=== To be done ===
Copy the rows starting at the line containing "What is the distance" and ending at the last row, switching "distance" to "spacing" and leaving everything else unchanged.
-- begin Material for this exercise --
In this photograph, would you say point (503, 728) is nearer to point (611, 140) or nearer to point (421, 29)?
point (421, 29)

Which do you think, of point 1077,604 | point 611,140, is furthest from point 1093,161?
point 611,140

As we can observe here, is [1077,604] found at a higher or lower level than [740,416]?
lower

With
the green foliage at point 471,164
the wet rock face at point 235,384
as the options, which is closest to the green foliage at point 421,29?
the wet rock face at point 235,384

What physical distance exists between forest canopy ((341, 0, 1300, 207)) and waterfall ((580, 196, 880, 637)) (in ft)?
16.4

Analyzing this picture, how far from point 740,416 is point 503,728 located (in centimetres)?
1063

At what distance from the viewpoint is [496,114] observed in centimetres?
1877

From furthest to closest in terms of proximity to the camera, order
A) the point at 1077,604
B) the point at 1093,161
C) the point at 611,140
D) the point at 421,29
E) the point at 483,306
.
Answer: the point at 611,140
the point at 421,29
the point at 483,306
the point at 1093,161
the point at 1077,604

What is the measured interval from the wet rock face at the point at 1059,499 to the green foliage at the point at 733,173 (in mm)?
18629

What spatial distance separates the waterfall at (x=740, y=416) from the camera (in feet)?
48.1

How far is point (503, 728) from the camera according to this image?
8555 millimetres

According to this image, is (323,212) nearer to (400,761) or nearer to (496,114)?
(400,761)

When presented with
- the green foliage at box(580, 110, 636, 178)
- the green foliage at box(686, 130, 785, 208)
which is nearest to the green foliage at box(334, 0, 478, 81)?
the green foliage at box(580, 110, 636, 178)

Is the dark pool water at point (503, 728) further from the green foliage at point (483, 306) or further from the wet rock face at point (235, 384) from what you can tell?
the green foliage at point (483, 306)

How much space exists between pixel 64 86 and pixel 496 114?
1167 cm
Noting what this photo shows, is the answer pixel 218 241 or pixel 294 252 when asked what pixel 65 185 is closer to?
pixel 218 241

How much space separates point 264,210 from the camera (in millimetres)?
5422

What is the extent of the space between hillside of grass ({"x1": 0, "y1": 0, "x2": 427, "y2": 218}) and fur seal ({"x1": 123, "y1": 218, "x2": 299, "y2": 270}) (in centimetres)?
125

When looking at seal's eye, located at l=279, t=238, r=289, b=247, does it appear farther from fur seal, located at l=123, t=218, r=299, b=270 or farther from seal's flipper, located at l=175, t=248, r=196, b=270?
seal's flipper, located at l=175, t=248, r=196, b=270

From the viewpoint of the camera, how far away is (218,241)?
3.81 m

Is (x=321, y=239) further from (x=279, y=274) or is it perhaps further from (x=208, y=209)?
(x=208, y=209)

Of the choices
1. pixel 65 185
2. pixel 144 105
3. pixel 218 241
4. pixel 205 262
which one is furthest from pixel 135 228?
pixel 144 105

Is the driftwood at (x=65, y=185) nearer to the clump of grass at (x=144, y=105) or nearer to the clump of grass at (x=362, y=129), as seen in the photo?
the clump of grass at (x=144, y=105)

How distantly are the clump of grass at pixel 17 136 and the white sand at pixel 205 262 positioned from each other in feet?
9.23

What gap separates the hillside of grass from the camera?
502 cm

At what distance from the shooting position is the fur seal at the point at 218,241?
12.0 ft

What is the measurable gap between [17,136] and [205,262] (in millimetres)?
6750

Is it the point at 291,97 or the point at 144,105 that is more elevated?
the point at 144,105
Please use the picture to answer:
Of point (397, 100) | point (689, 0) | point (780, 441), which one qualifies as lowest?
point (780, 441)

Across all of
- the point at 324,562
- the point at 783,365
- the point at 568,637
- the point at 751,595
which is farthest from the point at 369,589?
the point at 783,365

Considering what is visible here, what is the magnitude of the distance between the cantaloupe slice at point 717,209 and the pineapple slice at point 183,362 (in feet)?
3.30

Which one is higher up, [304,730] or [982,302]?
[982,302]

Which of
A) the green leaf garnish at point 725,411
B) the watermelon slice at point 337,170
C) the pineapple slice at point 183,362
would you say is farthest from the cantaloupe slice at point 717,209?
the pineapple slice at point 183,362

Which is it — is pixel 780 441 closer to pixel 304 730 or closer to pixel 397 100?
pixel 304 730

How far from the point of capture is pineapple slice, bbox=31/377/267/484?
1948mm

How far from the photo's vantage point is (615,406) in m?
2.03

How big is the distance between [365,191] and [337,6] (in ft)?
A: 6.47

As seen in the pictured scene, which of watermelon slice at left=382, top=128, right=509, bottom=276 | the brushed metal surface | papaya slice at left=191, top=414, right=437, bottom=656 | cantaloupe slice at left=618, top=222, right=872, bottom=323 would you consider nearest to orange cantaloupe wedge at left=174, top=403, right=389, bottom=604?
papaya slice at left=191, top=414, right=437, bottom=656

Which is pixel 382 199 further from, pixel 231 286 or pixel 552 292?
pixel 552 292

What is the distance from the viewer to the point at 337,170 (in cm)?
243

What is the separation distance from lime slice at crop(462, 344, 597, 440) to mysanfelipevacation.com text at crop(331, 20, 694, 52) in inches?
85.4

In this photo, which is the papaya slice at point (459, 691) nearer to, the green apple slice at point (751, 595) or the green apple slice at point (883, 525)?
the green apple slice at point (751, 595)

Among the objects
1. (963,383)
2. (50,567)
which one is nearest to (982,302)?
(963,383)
-- end Material for this exercise --
=== Reply to the exercise ===
What is the spacing from the viewer to the point at 337,170 (in cm)?
243

What is the separation spacing from lime slice at crop(462, 344, 597, 440) to mysanfelipevacation.com text at crop(331, 20, 694, 52) in inches?
85.4

In this photo, which is the papaya slice at point (459, 691) nearer to, the green apple slice at point (751, 595) or the green apple slice at point (883, 525)?
the green apple slice at point (751, 595)

Among the objects
1. (963,383)
2. (50,567)
which one is nearest to (982,302)?
(963,383)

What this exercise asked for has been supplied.